Nothing profound readily came to my mind, so I just allowed my mind and thoughts to drift and reminisce over my past. Slowly, the memories drifted by. As more of the memories made there way to me, I felt some old shame beginning to stir within me. It was easy to see in retrospect that I had grown up in a dysfunctional family environment. Much of the unwarranted shame that my brother and I carried through life was the result of our father not owning up to his own brokenness and failings to bear the weight himself for his own shortcomings. Having abandoned us for most of our childhood years, my father actions left indelible scars of fear and anxiety within us to contend with. Tears began to well up in my eyes. How tragic! Even when we are adults we can still carry and relive such painful memories of things that took place so many years ago! So, here I was, finding myself, again, being robbed of enjoying the moment because of underlying fears and anxieties. Looking above, I looked deeper, beyond the stars that I saw, seeking help from a greater source than I could empower from myself- I sought out God.

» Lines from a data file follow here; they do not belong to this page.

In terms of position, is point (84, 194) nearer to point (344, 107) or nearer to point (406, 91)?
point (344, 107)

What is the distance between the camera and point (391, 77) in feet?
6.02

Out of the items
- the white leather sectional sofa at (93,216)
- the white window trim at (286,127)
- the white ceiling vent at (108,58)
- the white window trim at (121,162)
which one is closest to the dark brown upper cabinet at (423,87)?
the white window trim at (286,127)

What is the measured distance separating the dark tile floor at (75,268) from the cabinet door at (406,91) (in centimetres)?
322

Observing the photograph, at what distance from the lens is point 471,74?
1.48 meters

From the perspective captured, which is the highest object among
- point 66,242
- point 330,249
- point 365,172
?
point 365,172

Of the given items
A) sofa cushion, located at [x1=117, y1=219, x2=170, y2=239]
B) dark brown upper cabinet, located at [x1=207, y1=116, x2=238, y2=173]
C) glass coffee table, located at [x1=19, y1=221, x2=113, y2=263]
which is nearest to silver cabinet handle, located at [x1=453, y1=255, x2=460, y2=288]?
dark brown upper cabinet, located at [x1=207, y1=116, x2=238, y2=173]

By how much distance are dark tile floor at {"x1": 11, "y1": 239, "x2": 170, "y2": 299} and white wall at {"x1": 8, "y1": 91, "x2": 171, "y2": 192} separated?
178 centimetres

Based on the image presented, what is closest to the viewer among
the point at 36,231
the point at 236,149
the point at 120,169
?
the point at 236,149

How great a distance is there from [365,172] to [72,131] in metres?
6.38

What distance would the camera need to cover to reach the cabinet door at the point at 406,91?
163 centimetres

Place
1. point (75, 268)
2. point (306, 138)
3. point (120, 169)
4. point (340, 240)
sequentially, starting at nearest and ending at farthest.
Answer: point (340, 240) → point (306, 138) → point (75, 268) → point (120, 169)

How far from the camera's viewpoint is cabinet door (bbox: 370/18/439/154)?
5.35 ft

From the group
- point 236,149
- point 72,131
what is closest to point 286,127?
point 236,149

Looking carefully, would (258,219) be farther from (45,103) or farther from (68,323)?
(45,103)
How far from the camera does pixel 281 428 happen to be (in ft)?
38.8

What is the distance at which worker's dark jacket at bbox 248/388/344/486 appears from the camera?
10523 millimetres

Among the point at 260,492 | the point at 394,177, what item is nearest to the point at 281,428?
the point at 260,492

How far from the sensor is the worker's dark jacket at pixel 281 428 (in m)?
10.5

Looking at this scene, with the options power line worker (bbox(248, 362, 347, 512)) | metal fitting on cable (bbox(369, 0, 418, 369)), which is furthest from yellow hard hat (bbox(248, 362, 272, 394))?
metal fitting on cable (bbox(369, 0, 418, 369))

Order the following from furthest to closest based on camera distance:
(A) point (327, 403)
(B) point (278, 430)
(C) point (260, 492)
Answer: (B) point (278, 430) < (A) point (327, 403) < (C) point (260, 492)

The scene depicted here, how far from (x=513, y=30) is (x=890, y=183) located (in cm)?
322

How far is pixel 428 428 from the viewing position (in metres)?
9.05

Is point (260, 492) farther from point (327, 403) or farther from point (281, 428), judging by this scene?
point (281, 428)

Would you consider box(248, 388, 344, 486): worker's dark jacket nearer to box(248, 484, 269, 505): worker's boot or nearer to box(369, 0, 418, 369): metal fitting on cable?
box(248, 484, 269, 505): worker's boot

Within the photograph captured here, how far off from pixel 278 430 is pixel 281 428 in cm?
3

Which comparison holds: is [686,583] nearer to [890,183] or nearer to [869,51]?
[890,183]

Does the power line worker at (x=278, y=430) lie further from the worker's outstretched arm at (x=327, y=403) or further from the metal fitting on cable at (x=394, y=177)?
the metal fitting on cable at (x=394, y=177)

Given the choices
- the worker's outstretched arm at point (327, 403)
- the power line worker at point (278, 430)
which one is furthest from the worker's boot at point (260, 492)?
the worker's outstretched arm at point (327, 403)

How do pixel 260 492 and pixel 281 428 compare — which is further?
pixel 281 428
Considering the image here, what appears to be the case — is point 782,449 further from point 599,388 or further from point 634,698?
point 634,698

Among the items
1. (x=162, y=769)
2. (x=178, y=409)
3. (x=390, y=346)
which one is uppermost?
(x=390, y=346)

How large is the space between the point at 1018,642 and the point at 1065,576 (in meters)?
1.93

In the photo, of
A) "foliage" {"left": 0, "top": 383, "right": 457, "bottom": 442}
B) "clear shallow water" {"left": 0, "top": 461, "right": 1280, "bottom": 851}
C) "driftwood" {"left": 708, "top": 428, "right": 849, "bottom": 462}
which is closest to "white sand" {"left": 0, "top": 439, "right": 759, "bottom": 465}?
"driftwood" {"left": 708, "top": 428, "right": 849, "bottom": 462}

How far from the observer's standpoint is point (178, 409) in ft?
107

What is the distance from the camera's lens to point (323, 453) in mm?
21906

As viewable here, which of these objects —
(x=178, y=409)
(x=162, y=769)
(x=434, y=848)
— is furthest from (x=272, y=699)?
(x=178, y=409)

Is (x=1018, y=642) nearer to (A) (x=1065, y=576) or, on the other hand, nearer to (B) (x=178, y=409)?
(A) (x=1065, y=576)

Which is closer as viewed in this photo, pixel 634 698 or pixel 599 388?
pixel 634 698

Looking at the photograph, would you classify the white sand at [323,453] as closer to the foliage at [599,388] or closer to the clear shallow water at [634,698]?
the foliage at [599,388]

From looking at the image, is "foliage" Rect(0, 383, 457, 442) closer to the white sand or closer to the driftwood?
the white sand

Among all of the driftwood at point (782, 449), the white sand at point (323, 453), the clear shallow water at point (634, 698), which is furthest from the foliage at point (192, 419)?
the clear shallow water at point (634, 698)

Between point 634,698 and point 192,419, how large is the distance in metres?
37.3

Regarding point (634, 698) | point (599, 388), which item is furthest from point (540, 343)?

"Okay, God," I pleaded, "I need to see your love for me in a different way. Provide for me a paradigm shift in my thinking. Because frankly, if I am being really honest, here, I feel like I am in a boxing ring with you and you are in the opposing corner keeping tabs on my good's and my bad's. And I feel that if I screw up just one to many times, that you, too, will throw in the towel like my dad and climb out of the ring and give up on me." Well, nothing revealed itself to me that that night. No audible words that suddenly descending from on high. No sudden enlightenment. I found myself alone with only the sounds of the waves to console me. and keep me company. I was grateful, at least, that no thunderbolt was sent to strike me down for questioning God and expressing my hurts and insecurities. I left the beach that week clearly disappointed with the silence I experienced.
But about three months later, as I way making my way somewhere, I heard a voice within me ask me this question, "Mark, what did you do to earn my love?" Clearly, God had grabbed my attention. Following a few moments of reflection I responded, "Nothing." "Then, what can you do to lose it?" was his immediate response. My mind began to ponder and meditate upon the words just spoken to me. For the next several weeks I continued to kick these thoughts around in my head. Then, in a moment of clarity and understanding, I had been given my paradigm shift. Suddenly, it occurred to me, "What if I had gotten it all wrong. What if everything about God and the boxing ring were untrue? What if, rather than being in the opposing corner against me, God was really in my corner all this time as my confidant and trainer, that He was really for me and not against me?" Tears of deep gratitude began to fill my eyes as I began to recall and reflect on some of the things that I had come across reading in God's word to us- the Bible:
"Never will I leave you; never will I forsake you."
Hebrews 13:5
"For this reason I kneel before the Father, from whom every family in heaven
and on earth derives its name. I pray that out of his glorious riches he may
strengthen you with power through his spirit in your inner being, so that Christ
may dwell in your hearts through faith. And I pray that you, being rooted and
established in love, may have power, together with all the Lord's holy people, to
grasp how wide and long and high and deep is the love of Christ."
Ephesians 3:14-18
"Who shall separate us from the love of Christ? Shall trouble or hardship or
persecution or famine or nakedness or danger or sword?
Romans 8:35
"No, in all these things we are more than conquerors through him who loved us.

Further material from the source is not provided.